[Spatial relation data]
════
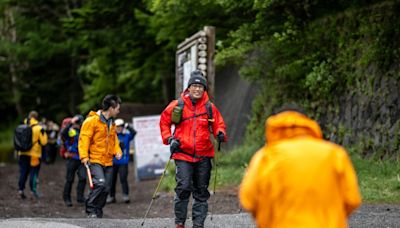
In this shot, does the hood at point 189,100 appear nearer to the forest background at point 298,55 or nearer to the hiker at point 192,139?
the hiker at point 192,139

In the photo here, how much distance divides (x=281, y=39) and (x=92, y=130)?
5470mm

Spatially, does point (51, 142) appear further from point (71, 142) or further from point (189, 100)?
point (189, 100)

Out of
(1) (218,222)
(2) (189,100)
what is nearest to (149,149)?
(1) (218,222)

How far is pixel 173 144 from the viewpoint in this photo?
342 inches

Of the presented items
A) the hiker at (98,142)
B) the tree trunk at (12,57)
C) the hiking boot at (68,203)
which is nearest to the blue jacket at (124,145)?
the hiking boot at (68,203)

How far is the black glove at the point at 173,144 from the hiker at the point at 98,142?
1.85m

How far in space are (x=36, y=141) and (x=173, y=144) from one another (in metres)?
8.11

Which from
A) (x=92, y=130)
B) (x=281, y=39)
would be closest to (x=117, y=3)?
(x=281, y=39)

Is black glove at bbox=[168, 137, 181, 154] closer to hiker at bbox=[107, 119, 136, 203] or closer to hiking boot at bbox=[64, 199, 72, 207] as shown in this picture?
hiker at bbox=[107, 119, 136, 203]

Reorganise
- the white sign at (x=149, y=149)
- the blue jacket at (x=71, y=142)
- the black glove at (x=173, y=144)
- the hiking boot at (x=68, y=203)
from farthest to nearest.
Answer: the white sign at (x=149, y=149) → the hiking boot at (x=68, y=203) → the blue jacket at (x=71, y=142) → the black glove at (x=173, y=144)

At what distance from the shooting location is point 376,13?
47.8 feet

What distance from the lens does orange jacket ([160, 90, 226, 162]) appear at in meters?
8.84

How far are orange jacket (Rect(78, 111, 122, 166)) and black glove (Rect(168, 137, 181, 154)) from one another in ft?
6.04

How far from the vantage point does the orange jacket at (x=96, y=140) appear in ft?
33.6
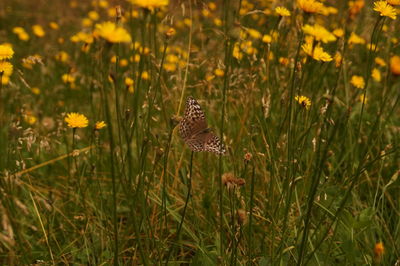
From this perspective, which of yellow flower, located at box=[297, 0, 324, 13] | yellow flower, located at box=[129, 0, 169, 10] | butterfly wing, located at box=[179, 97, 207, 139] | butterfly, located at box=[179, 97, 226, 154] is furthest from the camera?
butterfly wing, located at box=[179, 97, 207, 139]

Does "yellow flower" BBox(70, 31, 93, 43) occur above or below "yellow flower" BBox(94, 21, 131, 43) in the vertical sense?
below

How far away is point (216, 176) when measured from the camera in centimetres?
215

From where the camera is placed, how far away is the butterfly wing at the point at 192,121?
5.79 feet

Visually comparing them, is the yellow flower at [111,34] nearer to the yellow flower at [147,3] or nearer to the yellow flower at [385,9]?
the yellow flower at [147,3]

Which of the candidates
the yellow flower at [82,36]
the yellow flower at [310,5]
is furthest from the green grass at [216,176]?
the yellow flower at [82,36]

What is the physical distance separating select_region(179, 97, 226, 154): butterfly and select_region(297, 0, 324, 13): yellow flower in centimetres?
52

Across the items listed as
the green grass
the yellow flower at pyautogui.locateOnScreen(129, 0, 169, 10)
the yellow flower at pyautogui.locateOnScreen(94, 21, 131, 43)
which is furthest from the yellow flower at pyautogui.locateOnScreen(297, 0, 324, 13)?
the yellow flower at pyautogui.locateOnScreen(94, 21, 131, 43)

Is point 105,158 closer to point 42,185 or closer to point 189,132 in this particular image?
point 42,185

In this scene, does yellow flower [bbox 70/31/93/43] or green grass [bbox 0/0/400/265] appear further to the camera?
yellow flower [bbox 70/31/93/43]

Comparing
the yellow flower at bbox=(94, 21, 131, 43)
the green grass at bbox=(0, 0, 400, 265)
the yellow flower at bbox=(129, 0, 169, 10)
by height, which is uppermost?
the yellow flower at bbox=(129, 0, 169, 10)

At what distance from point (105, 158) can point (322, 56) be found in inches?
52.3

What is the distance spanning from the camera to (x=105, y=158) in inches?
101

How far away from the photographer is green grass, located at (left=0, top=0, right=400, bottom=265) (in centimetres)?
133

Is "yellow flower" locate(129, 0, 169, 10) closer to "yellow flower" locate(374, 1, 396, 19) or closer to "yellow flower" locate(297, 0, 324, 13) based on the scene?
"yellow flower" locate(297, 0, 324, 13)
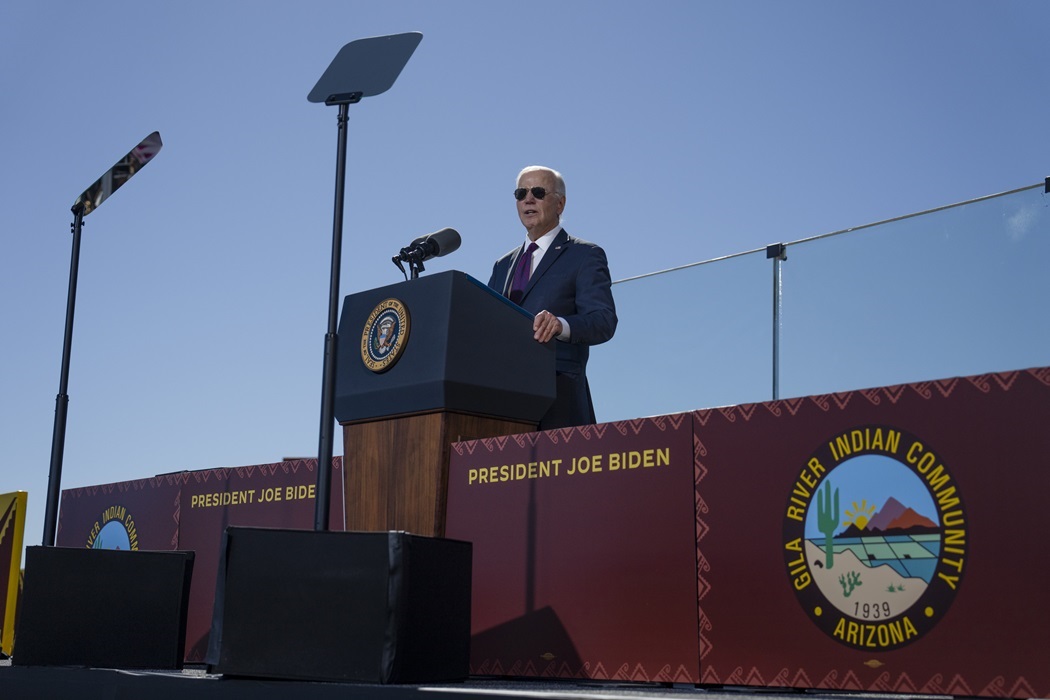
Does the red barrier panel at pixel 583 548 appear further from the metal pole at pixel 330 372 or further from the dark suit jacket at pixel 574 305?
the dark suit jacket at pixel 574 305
════
CHALLENGE. Emit an exact copy of the lines from the line bearing "Across the items listed as" through the last line above, inclusive, and leave the images out.

WRITTEN RESPONSE.
Across the items listed as
the green grass
the yellow flower at pyautogui.locateOnScreen(129, 0, 169, 10)
the yellow flower at pyautogui.locateOnScreen(94, 21, 131, 43)
which is furthest from the yellow flower at pyautogui.locateOnScreen(297, 0, 324, 13)?
the yellow flower at pyautogui.locateOnScreen(94, 21, 131, 43)

Is point 105,158 closer to point 42,185 or closer to point 189,132 in this particular image?
point 42,185

In this scene, does yellow flower [bbox 70/31/93/43] or green grass [bbox 0/0/400/265] appear further to the camera?
yellow flower [bbox 70/31/93/43]

Comparing
the yellow flower at bbox=(94, 21, 131, 43)
the green grass at bbox=(0, 0, 400, 265)
the yellow flower at bbox=(129, 0, 169, 10)
by height, which is uppermost?
the yellow flower at bbox=(129, 0, 169, 10)

At what distance from point (105, 158) can point (322, 56) be found in inches?
52.3

What is the distance spanning from the camera to (x=105, y=158) in inches?
101

How far away from the photographer is green grass, located at (left=0, top=0, right=400, bottom=265) (in centimetres)?
133

Is "yellow flower" locate(129, 0, 169, 10) closer to "yellow flower" locate(374, 1, 396, 19) or closer to "yellow flower" locate(297, 0, 324, 13) based on the scene?
"yellow flower" locate(297, 0, 324, 13)
Does the red barrier panel at pixel 583 548 appear further from the metal pole at pixel 330 372 or further from the dark suit jacket at pixel 574 305?
the dark suit jacket at pixel 574 305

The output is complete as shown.